4. Output terminal 25 of operational amplifier 22 and reference node 26
Is.

According to the matrix formulation of the conventional circuit-division-side simulation, the block 27 is represented by the following equation 11.

[0049]

[Equation 11] Here, Δi1: Newton iteration difference of operational amplifier 21 output current Δi2: Newton iteration difference of operational amplifier 22 output current Δv1: Newton iteration difference of internal node 23 potential Δv2: Newton iteration difference of external node 25 potential Δv3: External node 24 potential Newton Repetition difference J1: Current sum residual of internal node 23 E1: Voltage residual of operational amplifier 21 output E2: Voltage residual of operational amplifier 22 output J2: Current sum residual of external node 25 J3: Current sum residual of external node 24

From Equation 11, the determinant regarding the internal variable does not satisfy the regular condition.
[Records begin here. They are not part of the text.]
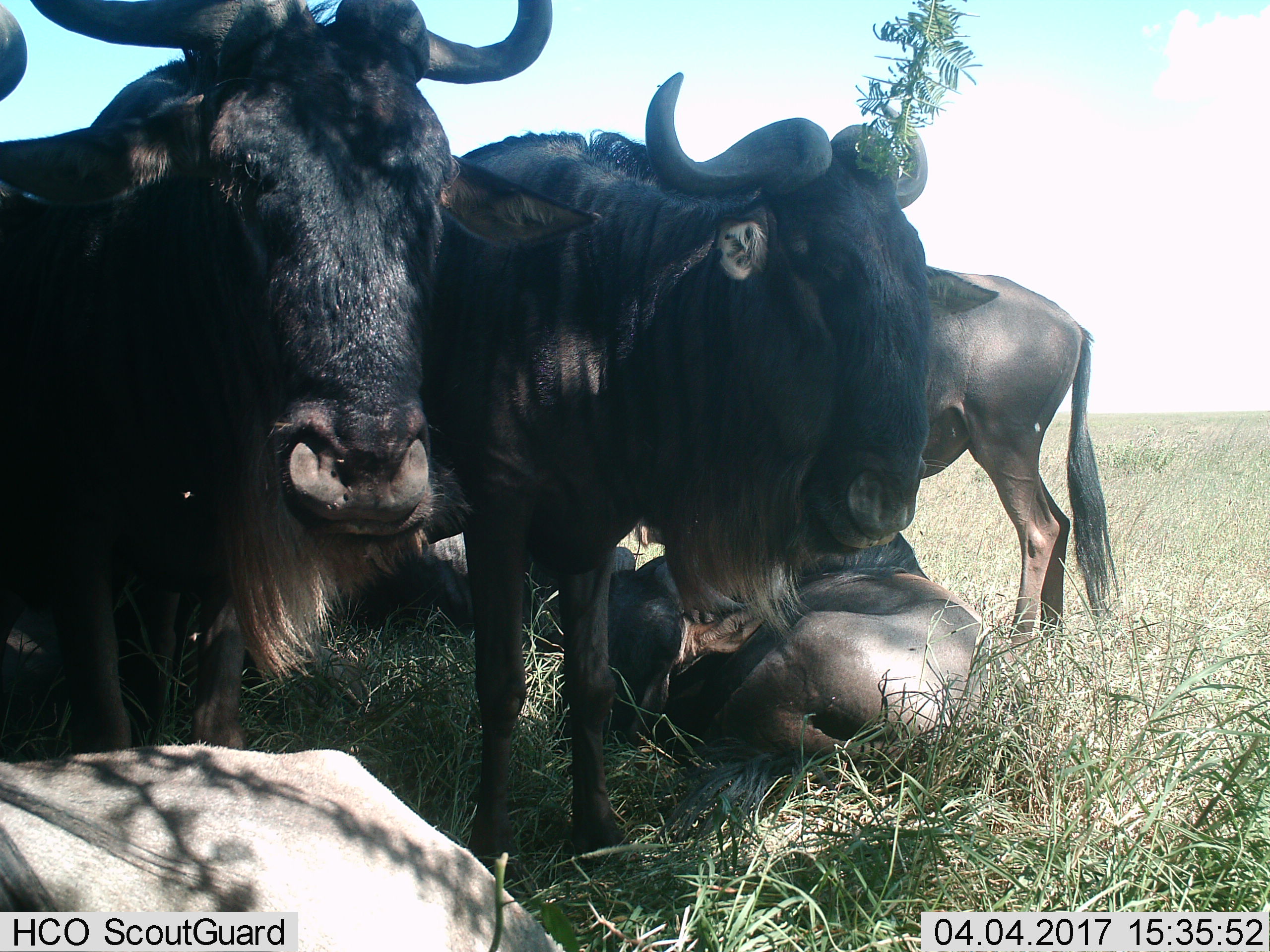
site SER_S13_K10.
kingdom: Animalia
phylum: Chordata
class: Mammalia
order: Artiodactyla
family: Bovidae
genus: Connochaetes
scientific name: Connochaetes taurinus taurinus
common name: blue wildebeest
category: wildebeestblue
Wildebeestblue (blue wildebeest) (Connochaetes taurinus taurinus), count 5. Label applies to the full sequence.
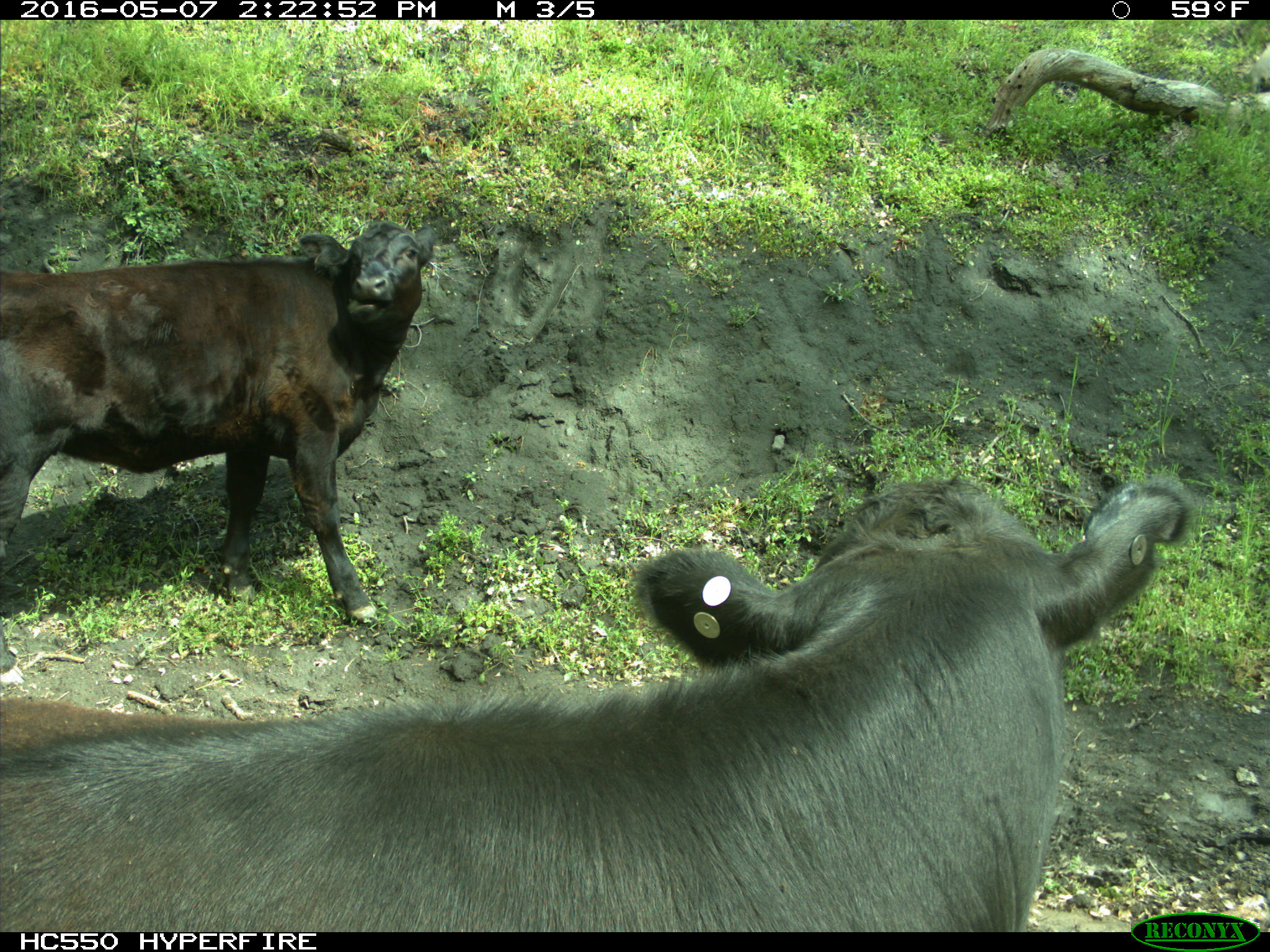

Therefore, block 27 cannot be analyzed with this formulation. However, in the matrix formulation method of the circuit division type simulation according to the present invention, the internal node 23 is selected as the positive node of the output current of the operational amplifier 21, and the output current variable of the operational amplifier 22 is stored inside the block 27 together with the external node 25. It is excluded from the variables and becomes the variable of the upper circuit. As a result, the circuit of the block 27 is formulated as the following formula 12.

[0051]

[Equation 12]

That is, the determinant of the internal variables is regular, and the circuit equation of this block can be solved.

[0053]

As described above, according to the present invention, in a circuit simulation method based on block division of a circuit, when a current path exists only between elements independent of a current variable inside a block between external nodes. , One of the elements independent of the current variable connected to the external node is selected, the current variable of this element is excluded from the internal variables of the block, and the upper circuit is loaded, so the circuit equation for the internal variables of the block becomes regular. , Has an effect that can be analyzed.

[Brief description of drawings]

FIG. 1 is a diagram showing a data configuration in a circuit division simulation method.

FIG. 2 is a circuit diagram for explaining a circuit division simulation method.

FIG. 3 is a circuit diagram for explaining a matrix formulation of a circuit division type simulation.

FIG. 4 is a circuit diagram for explaining a matrix formulation of a circuit division type simulation in an analog circuit.

[Explanation of symbols]

 1 to 3; blocks 4 to 7; external node 8; voltage source element 10; inductance elements 12 and 13; conductance 14 to 17; node

Claims (2)

[Claims] 1. In a matrix formulation method of a circuit division type simulation for performing circuit simulation by dividing a circuit into blocks, a node that controls a connection between the blocks is an external node, and a node that controls a circuit connection inside the block is If a node other than the external node is used as an internal node and a current path exists between the external nodes due to only the current variable independent elements inside the block, select one of the current variable independent elements connected to the external node. Then, the matrix formulation method of the circuit division type simulation characterized in that the current variable of this element is taken into the variable of the upper circuit. 2. The matrix formulation method for circuit division type simulation according to claim 1, wherein the element independent of the current variable is an operational amplifier.